**Quoted passage:**
● ● ● ● ●

# Do i have enough light to grow my plants?



## azazan (Aug 17, 2014)

I tried asking this in the light section but no'one bothered to reply.. I would really like to know if i got enough light in my tank. I did tons of research but there seems to be no real answer.. I got a juwel trigon 190 with 3 10000k led sera x-change tubes

Plants have been installed today, just adding some moss to the wood when these plants have settled in(if they do)

I alqo have a diy co2 system running


----------



## Freemananana (Jan 2, 2015)

I can tell you those lights are too 'blue' for planted tanks, generally speaking. 6500K is usually the go-to light temperature. Also, you really didn't tell us much about the lights themselves. Wattage and links would help. Supply this information and you'll get some better help:

1. Tank height and other dimensions
2. Light information (wattage, length, etc)
3. Plant list
4. BPS on DIY CO2

Unless there is documented information on your lights in term of PAR, it will be a rough guess. Even with par information, a bow front tank is tough to evenly light.


----------



## azazan (Aug 17, 2014)

The statistics of each bulb is are the following:
length: 520 mm
Lumen: 649 lm
volts: 20 V
watts: 12 W
(intensity is on 10k for all 3 bulbs)

● ● ● ● ●

**Source data:**
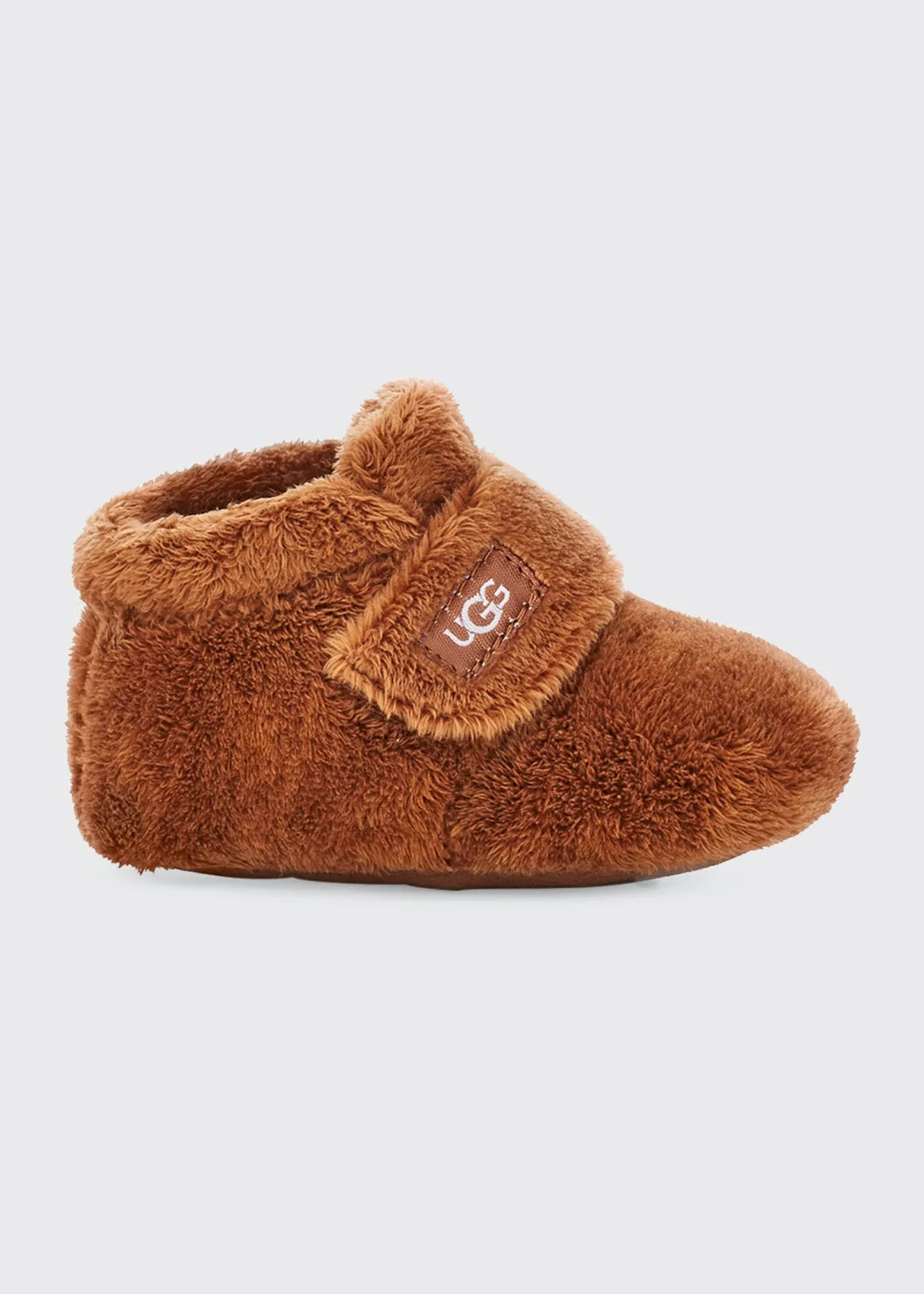 Ugg Kids Bixbee Vanilla 4/5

● ● ● ● ●

**Directions:**
1. In the aquarium lighting thread, write out the part that opens with the words containing "1. Tank height" and closes with "to evenly light.", changing "Plant list" to "Species list".
2. Translate this sentence from the aquarium lighting thread into Spanish: "Even with par information, a bow front tank is tough to evenly light."

**Results:**
1.
1. Tank height and other dimensions
2. Light information (wattage, length, etc)
3. Species list
4. BPS on DIY CO2

Unless there is documented information on your lights in term of PAR, it will be a rough guess. Even with par information, a bow front tank is tough to evenly light.

2. Incluso con información de PAR, es difícil iluminar de manera uniforme un acuario de frente curvo.